Model Emily Ratajkowski, 30, posted a photo of herself holding her 3-month-old son Sylvester on Instagram. The image drew criticism from broadcaster Piers Morgan. (Emily Ratajkowski)

Huge money-saving tip for parents: Don’t bother buying a baby book or going to an expensive prenatal class – you can get FREE online advice via celebrities on social media who are uniquely qualified to tell you how to raise, feed and even hold your baby.

The latest of these is TV host-cum-baby guru Piers Morgan whose instructive class in how to hold your infant can be found on his Twitter page (that is, when he isn’t busy bashing his former best-friend-he-met-one-time-and-then-she-ignored-his-calls Meghan Markle.)

Piers wants you to know, idiot mums, that you are holding your baby wrong and it is DANGEROUS. But don’t worry, he’s just sharing this info because your followers (other mindless women, no doubt) might copy you. It’s all very unsafe.

“That’s not how you hold a baby @emrata – and your millions of followers shouldn’t be encouraged to do the same. Happy to give you some tips if you need them,” he wrote, sharing a picture of the actress Emily Ratajkowski holding her three-month-old son, Sylvester, and — one can only imagine — wringing his hands with fear.

I cannot believe I forked out £300 for an NCT class when I could be getting “some tips” from Piers. Although his comment does make me wonder if he has ever met a human woman with a baby (apart from bestfriendonetime Megs, obviously).
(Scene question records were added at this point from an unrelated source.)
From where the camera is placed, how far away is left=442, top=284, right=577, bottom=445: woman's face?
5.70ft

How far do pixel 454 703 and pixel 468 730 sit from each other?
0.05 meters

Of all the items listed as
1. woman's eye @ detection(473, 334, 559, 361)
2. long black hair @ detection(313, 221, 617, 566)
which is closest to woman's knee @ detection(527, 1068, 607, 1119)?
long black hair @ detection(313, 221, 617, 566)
In my experience, first-time parents do little else but research how to do things ‘properly’. Is Piers under the illusion that pregnant women won’t bother reading any of the thousands of books on parenting because they’ll just look on Instagram at how celebrities hold their infants?
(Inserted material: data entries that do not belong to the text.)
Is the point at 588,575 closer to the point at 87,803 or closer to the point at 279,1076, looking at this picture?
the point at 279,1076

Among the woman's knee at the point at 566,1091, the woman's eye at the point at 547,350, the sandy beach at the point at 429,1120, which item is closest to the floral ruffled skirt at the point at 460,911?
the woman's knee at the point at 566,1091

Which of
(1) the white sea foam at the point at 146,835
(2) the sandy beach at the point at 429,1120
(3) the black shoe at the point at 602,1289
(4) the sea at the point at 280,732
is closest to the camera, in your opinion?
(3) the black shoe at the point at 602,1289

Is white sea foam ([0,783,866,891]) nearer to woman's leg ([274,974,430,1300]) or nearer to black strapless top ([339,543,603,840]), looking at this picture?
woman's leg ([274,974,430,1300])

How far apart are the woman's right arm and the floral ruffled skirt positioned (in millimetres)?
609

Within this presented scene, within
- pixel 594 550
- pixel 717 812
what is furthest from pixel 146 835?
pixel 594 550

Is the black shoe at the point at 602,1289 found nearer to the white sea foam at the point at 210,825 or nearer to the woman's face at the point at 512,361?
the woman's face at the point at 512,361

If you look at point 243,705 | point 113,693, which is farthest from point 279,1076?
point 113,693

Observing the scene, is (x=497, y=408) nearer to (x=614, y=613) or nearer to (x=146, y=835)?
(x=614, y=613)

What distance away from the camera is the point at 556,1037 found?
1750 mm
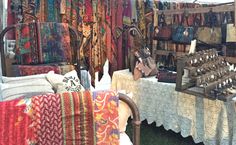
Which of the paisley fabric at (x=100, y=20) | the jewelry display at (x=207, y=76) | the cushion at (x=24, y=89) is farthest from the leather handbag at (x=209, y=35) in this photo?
the cushion at (x=24, y=89)

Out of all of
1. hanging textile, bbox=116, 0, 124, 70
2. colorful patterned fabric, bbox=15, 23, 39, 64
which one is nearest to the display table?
hanging textile, bbox=116, 0, 124, 70

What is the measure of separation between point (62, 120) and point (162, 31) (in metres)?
2.06

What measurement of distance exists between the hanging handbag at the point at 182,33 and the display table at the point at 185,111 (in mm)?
538

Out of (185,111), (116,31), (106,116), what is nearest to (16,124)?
(106,116)

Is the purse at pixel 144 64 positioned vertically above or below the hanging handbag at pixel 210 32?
below

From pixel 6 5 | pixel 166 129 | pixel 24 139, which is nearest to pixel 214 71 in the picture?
pixel 166 129

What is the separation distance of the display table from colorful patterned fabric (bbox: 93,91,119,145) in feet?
3.75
Hitting back at the (justified) criticism of his post, Morgan later added: “If she chooses to use her baby as a prop to promote yourself to 27 million people on Instagram, and she’s holding that baby in a dangerous way, it’s actually the duty of any caring human being to tell her so the baby comes to no harm.”
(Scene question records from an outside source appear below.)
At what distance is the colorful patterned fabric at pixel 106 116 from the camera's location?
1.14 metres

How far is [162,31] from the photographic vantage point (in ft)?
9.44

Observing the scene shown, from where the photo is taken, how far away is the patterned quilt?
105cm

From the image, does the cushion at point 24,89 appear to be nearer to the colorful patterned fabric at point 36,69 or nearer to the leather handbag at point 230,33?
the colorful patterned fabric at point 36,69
I’m not sure how to sign up for Piers Morgan’s parenting class, but I’m looking forward to modules including “I’m just telling you to lose the baby weight because I care” and “Dads! Why are you wearing a baby sling? It makes you look like a girl”. Classic caring guy.

It’s nice to know that Morgan is fearlessly leading the charge when it comes to baby-holding. If he hadn’t shared that image, I’d still be walking around dangling my own child by the ankle – and goodness knows what other parents would have been doing.

And Morgan is just one of the hundreds of people who commented under this poor woman’s Instagram post in the interest of “safety”. She gets it, guys, you’d hold your kid differently. Well done you. A picture snapped of a second in time is hardly a clear guide as to what’s going on when the camera’s off – but why let that stop the feedback?

When my son was six months old, I popped to Tesco (it was a wild day out for me). I was, as all new parents are, hugely under-slept, wearing old maternity jeans, and praying that my vagina wouldn’t give up on me during the five-minute walk to the shop.

At the till, the man on the checkout decided that what I needed alongside my weekly shop was some good old parenting advice. “You should talk to your baby, he wants to talk to you,” he told me as I rocked the pram to get him to nap.

“I’m trying to get him to sleep,” I grimaced.

“No,” he said. “No mum, he wants your attention now, you need to look at him.”

Piers Morgan doesn’t need to worry about the safety and wellbeing of new mums and babies – for there are guardians everywhere, helping us as we go about our day, reminding us to “cheer up, love”, explaining how to hold our children, even helping us to understand where we should and shouldn’t breastfeed.

After all, when you’ve birthed a child and are surviving on four hours’ sleep a night, that’s what you really need: public shaming and constant ‘feedback’ from the world around you. Thanks for doing your part to continue that trend.